L’analogie entre Macha, Épona et Rhiannon est trop évidente pour qu’il s’agisse
d’une simple coïncidence. Quant au nom de Rhiannon, qui provient d’un ancien rigantona et signifie « royale », il fait d’elle, à
l’instar de Macha, la Grande Reine, la Grande Déesse.
    Or, en tant que déesse primordiale, Macha est la Mère. Avant
d’accoucher au terme de sa course contre les chevaux du roi, elle a servi de
mère adoptive aux enfants du veuf auquel elle s’est unie. Et, bafouée dans sa
fonction maternelle par des hommes, elle les punit en leur infligeant une « maladie
de femmes », autrement dit en les féminisant . Il
est impossible dès lors de ne pas songer à la tradition ossète liée à la
naissance de Batraz : à la suite de la transgression de l’interdit, la
femme-grenouille transmet à son mari le fœtus qu’elle porte, le chargeant ainsi
de terminer la gestation – et, par conséquent, d’accoucher. Il est évident que,
par cet acte, elle le féminise , elle le conduit à subir
une « maladie de femmes ».
    Mais ce n’est pas tout. Cette tradition d’origine scythique
en évoque une autre, également liée aux Scythes, que rapporte Hérodote (I, 105).
Lors d’une expédition que ceux-ci, dit-il, menèrent en Asie Mineure, ils
traversèrent Ascalon, ville de Syrie, sans lui causer le moindre dommage. Mais
des éléments de leur arrière-garde saccagèrent et pillèrent le temple d’Aphrodite
Céleste, l’un des plus anciens et des plus vénérables de cette déesse. Et l’historien
d’ajouter : « Ceux des Scythes qui avaient pillé le temple d’Ascalon
et toute la suite de leurs descendants, la déesse les frappa d’une maladie de femmes  : tel est le récit par lequel les
Scythes expliquent cette maladie. D’ailleurs, les voyageurs qui vont en Scythie
peuvent constater l’état de ces gens que les Scythes appellent Énarées . »

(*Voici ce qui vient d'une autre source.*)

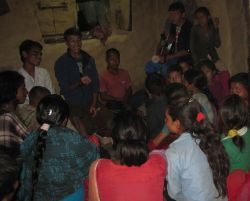 An OM Nepal Community Mobilization Team member passionately shares a key Old Testament story to a group of young listeners as part of his oral bible story ministry in a remote district.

    On sait qu’Hérodote confond volontiers le Mythe et l’Histoire,
mais cela n’a guère d’importance ici. On en arrive à la conclusion, aussi
valable pour les Irlandais – et pour tous les Celtes – que pour les Scythes – et
leurs descendants, les Ossètes –, qu’il est périlleux d’outrager, de quelque
façon que ce soit, la Grande Déesse, quelque nom qu’on lui donne et quelle que
soit la religion en vigueur. Certes, on a bien tenté d’expliquer le cas des Énarées
(dont le nom suppose un ancien indo-européen a-nar-ya ,
« non viril », qu’Hérodote traduit ailleurs (IV, 67), par androgunoi , c’est-à-dire « androgynes »), en
faisant appel à des rituels religieux féminisants pratiqués notamment chez les
Chamans d’Asie centrale et les sorciers amérindiens, voire à la castration
volontaire attribuée aux prêtres de Cybèle. Mais la maladie de
femmes des Énarées et des Ulates ne fait pas partie d’un rituel
religieux, elle est un châtiment parfaitement justifié. À ce sujet, Georges
Dumézil commente : « Les Scythes de la Mer Noire ne justifiaient
sûrement pas la singularité des Énarées par le pillage d’un temple syrien d’Aphrodite :
ils devaient parler d’un outrage fait à la déesse authentiquement scythique.
[…] Et c’est Hérodote qui, connaissant d’autre part l’Aphrodite Céleste des
Syriens d’Ascalon et composant, cette fois avec des traditions du Proche-Orient
et non pas scythiques, un récit de la marche des Scythes vers l’Égypte, aura
combiné de bonne foi l’une et l’autre données. » [18] .
On pourrait compléter sa remarque en évoquant l’un des noms que certains
peuples du Proche-Orient ont donné à la Grande Déesse : Inara .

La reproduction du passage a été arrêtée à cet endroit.